I am also the cofounder, with Doug Holder, of a poetry community,
Breaking Bagels with the Bards—where eighteen to twenty-four
poets gather for community, camaraderie, and networking—which
meets at the Au Bon Pain in Central Square in Cambridge every first,
third, and fifth Saturday of the month and the Au Bon Pain in Davis
Square in Somerville every second and fourth Saturday of the month.”

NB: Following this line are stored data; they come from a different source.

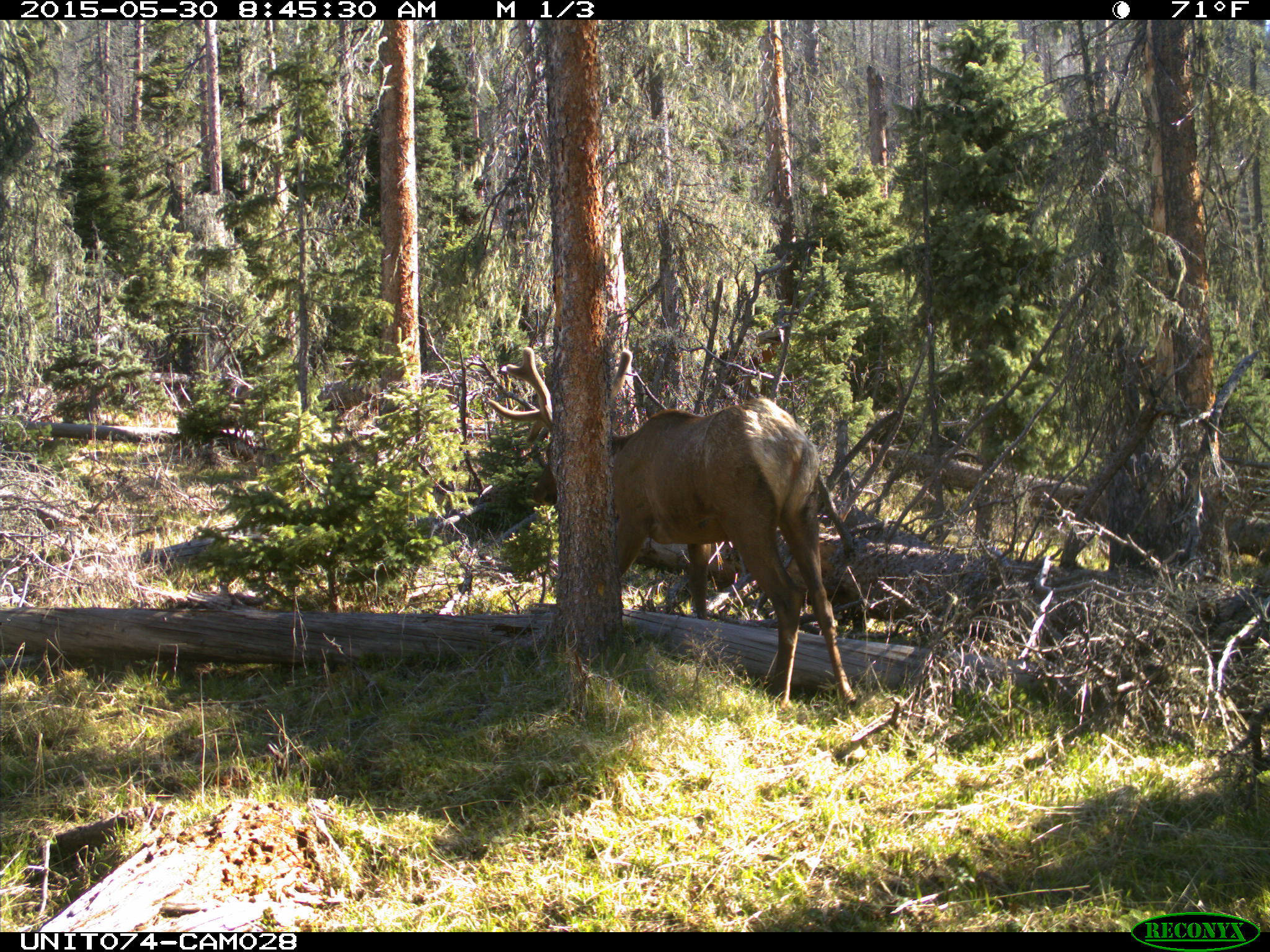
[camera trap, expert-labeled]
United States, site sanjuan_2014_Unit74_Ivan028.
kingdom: Animalia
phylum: Chordata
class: Mammalia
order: Artiodactyla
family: Cervidae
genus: Cervus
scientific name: Cervus elaphus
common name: red deer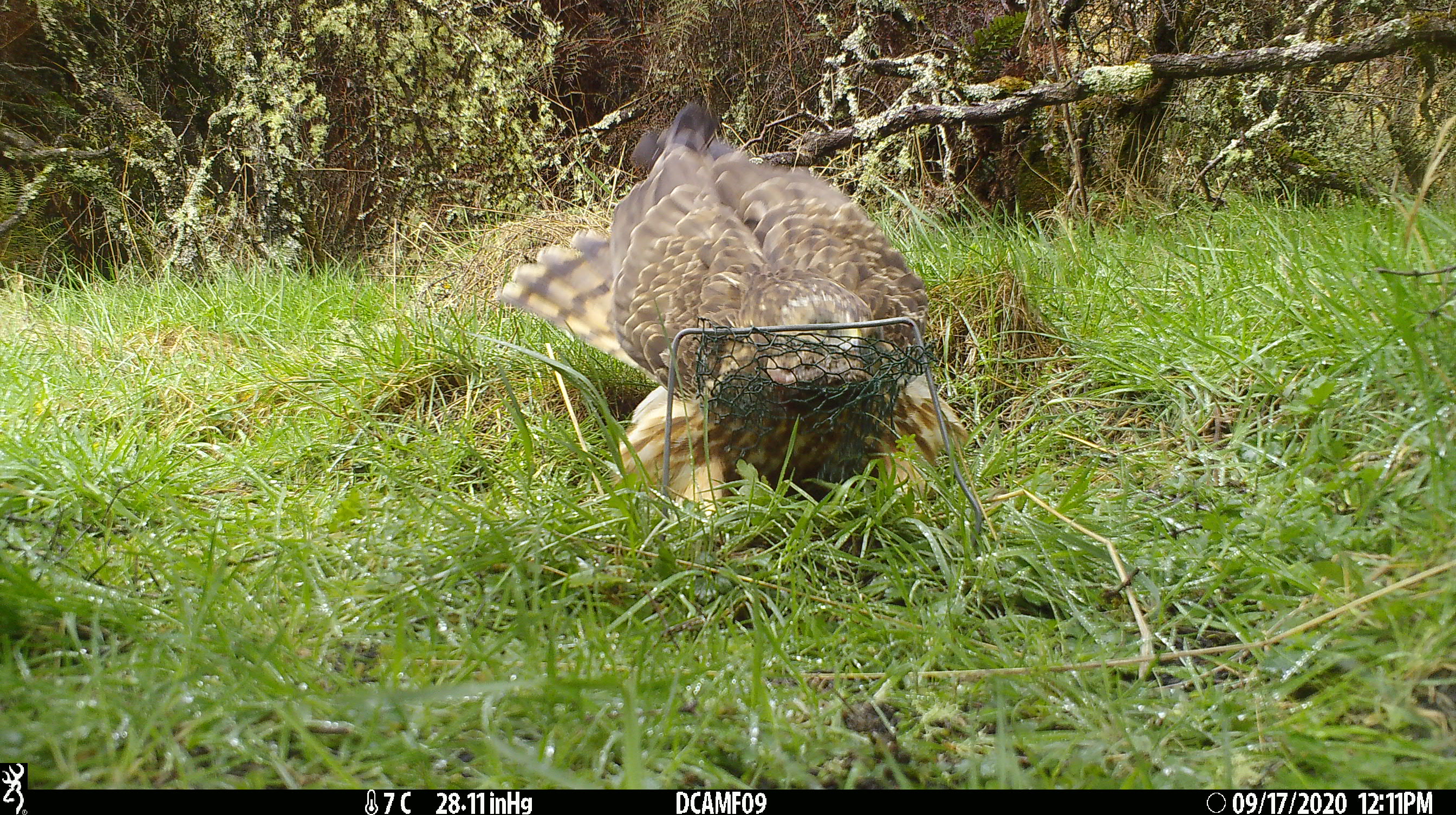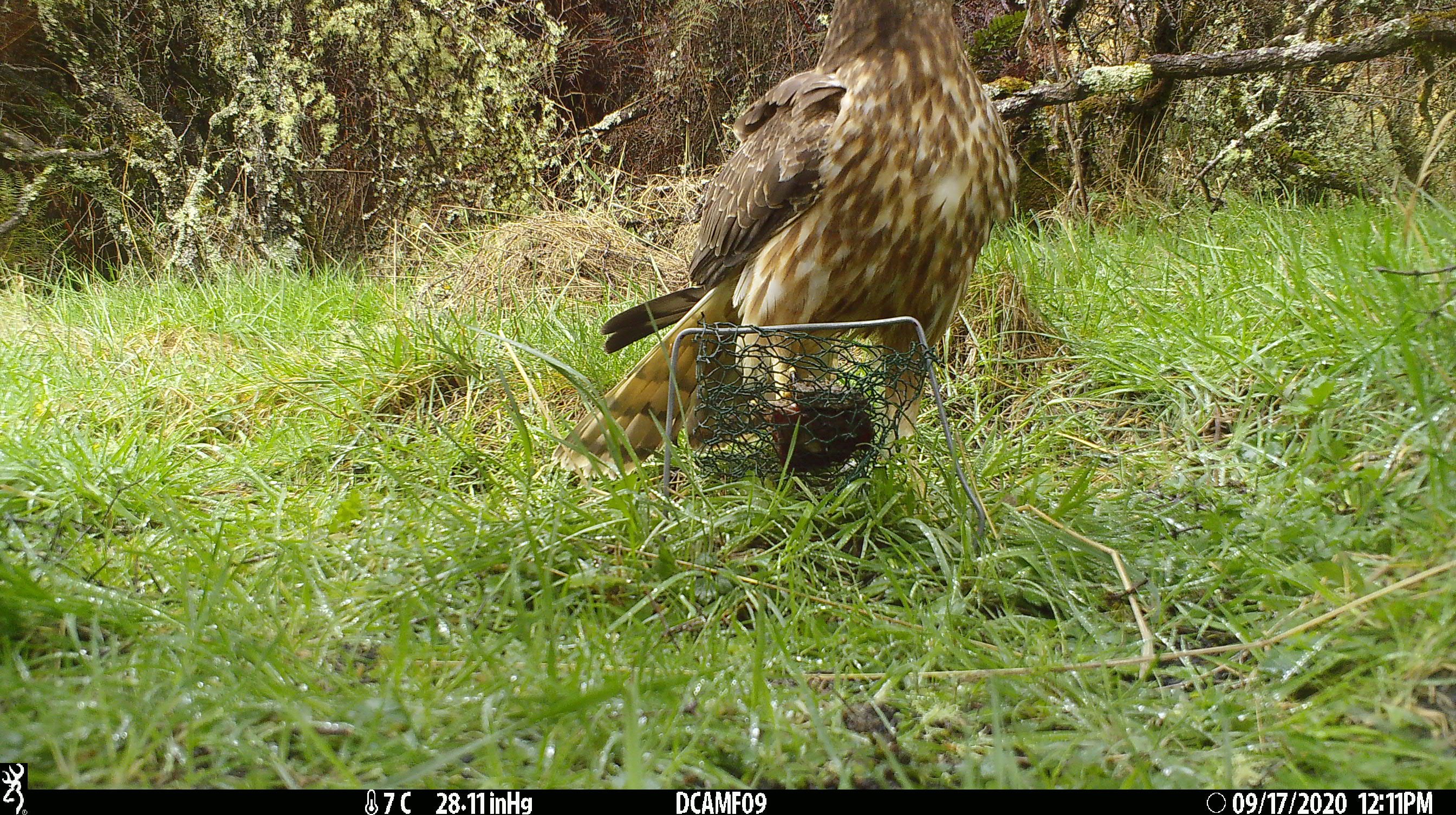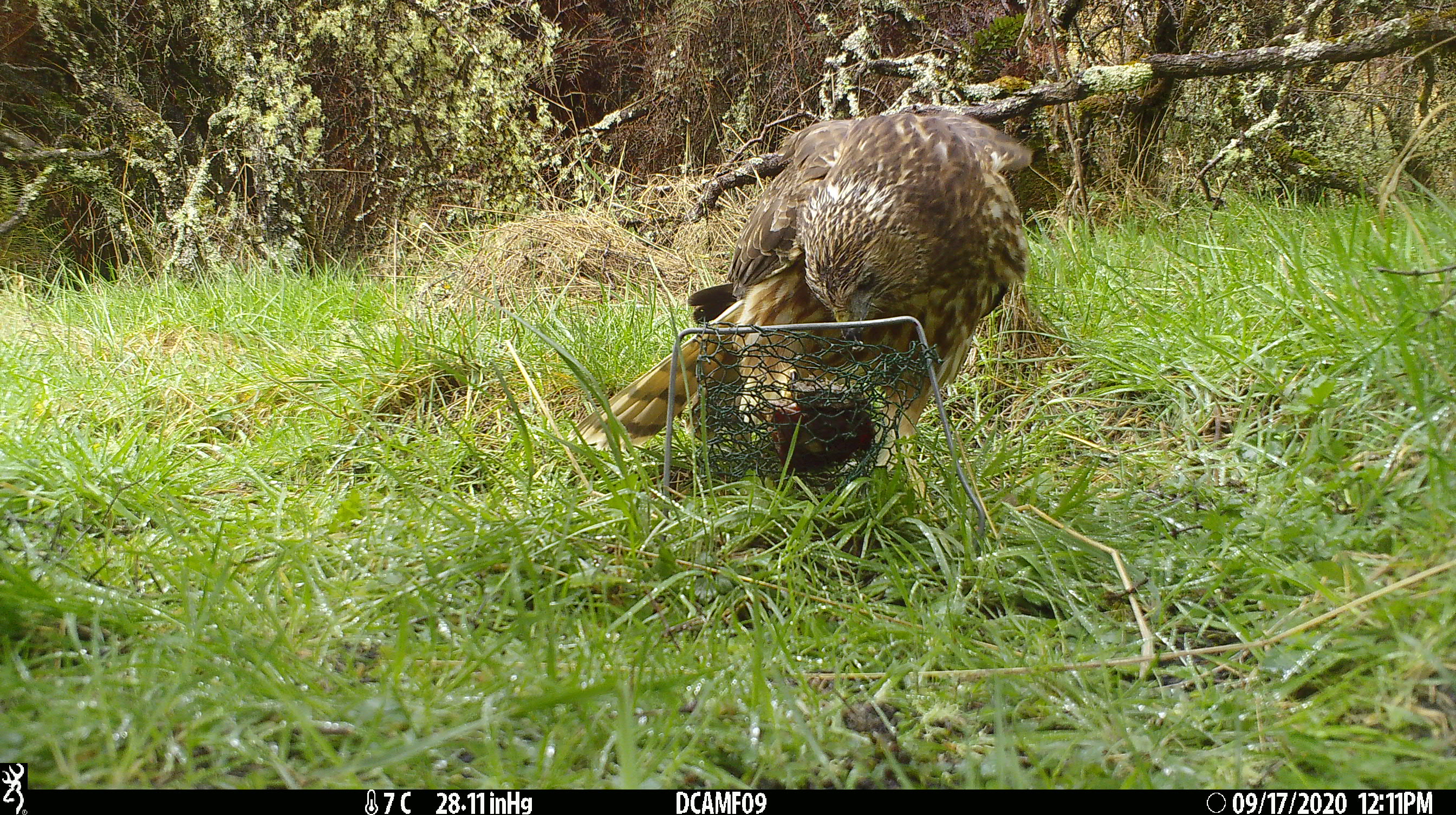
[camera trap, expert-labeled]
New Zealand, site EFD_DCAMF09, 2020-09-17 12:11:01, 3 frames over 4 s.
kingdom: Animalia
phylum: Chordata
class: Aves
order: Accipitriformes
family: Accipitridae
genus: Circus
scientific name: Circus approximans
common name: swamp harrier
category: harrier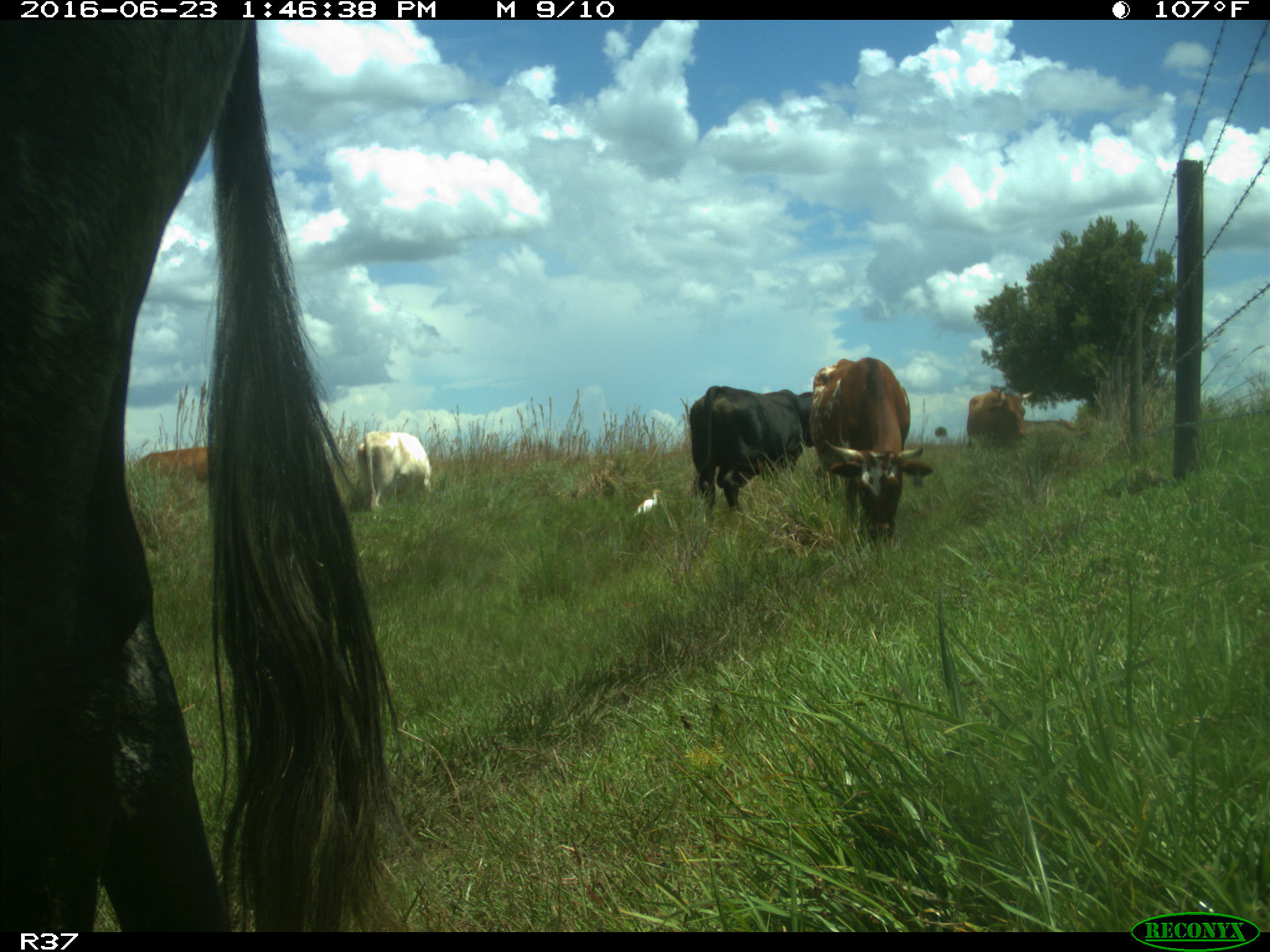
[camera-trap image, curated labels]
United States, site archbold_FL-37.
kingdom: Animalia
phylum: Chordata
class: Mammalia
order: Artiodactyla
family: Bovidae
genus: Bos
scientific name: Bos taurus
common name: domestic cow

Gardner also reminds everyone that the Seventh Annual Boston National
Poetry Month Festival will be held at the Boston Public Library
on Saturday, April 14, and Sunday, April 15. Fifty-six major and
emerging poets will participate, including four Northeastern professors:
Stuart Peterfreund, Frank Blessington, Joseph DeRoche, and professor
emeritus Victor Howes. The website http://tapestryofvoices.com
has detailed information about festival events, which will include
readings by renowned poets, among them a Pulitzer Prize winner;
performances by students; and an open mike. Every year, the festival
has to raise the $12,000 needed to cover its operation costs. If
you would like to contribute or learn more, contact Gardner at the
e-mail address tapestryofvoices@yahoo.com or this postal
address: Harris Gardner, Executive Director, Tapestry of Voices,
9 Hawthorne Place #4N, Boston, MA 02114. Gardner has coauthored
a poetry collection with Lainie Senechal and written a chapbook.
His publication credits include the Harvard Review, Midstream Magazine,
Ibbetson Street, Main Street Rag, and Pemmican. He was the poet-in-residence
at Endicott College, in Beverly, from 1992 to 1995.